What you need to do — Output, as a numbered list with blank lines omitted, the lines of data starting at the line containing "At what depth" and ending at the line containing "1153 centimetres", both included.

Supplied records —
■ ■ ■ ■ ■

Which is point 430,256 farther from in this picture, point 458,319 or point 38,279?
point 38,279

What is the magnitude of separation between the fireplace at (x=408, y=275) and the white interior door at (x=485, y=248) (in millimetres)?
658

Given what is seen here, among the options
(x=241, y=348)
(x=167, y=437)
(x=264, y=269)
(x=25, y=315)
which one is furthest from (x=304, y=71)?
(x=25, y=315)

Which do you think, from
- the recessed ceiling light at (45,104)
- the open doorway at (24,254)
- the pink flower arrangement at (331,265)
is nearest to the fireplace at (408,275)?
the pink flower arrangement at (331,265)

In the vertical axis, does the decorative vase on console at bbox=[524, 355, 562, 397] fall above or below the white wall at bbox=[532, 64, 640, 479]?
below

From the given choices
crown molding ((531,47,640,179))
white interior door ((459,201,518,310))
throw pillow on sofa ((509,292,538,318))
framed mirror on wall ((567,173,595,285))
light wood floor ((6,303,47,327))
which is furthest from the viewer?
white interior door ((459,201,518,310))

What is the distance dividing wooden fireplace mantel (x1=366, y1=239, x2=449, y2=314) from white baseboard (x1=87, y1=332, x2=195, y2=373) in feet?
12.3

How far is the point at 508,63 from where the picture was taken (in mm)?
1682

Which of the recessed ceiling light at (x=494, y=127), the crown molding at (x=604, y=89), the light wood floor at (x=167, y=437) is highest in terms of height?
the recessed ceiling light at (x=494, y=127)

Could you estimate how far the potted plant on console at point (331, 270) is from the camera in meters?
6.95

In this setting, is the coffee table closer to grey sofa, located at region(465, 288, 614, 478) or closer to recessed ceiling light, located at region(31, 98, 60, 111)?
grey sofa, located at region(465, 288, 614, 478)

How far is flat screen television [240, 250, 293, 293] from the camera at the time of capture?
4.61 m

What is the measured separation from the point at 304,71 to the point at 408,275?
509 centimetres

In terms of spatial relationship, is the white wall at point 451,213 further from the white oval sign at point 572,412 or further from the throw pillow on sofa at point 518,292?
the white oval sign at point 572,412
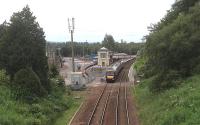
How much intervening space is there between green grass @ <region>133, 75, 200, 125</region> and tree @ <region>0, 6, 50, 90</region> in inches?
454

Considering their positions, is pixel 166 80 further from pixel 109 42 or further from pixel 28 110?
pixel 109 42

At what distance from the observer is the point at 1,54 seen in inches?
1610

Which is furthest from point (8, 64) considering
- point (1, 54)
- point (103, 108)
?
point (103, 108)

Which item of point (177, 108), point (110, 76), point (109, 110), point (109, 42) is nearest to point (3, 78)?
point (109, 110)

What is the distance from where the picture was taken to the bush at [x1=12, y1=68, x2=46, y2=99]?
121 feet

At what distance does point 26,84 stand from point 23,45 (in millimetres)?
5409

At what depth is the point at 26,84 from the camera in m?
37.4

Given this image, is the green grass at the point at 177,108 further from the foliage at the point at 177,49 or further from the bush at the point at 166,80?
the foliage at the point at 177,49

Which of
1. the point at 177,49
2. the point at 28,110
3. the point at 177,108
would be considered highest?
the point at 177,49

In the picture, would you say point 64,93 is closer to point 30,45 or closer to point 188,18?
point 30,45

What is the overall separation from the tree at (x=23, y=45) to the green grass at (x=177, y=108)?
1153 centimetres

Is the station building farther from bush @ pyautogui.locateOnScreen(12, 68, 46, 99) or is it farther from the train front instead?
bush @ pyautogui.locateOnScreen(12, 68, 46, 99)

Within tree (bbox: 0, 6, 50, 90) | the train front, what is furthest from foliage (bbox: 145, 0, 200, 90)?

■ ■ ■ ■ ■

Correct result —
1. At what depth is the point at 26,84 from the camera in m?
2. 37.4
3. Given this image, is the green grass at the point at 177,108 further from the foliage at the point at 177,49 or further from the bush at the point at 166,80?
4. the foliage at the point at 177,49
5. Which of
6. 1. the point at 177,49
7. 2. the point at 28,110
8. 3. the point at 177,108
9. would be considered highest?
10. the point at 177,49
11. In the picture, would you say point 64,93 is closer to point 30,45 or closer to point 188,18?
12. point 30,45
13. What is the overall separation from the tree at (x=23, y=45) to the green grass at (x=177, y=108)?
14. 1153 centimetres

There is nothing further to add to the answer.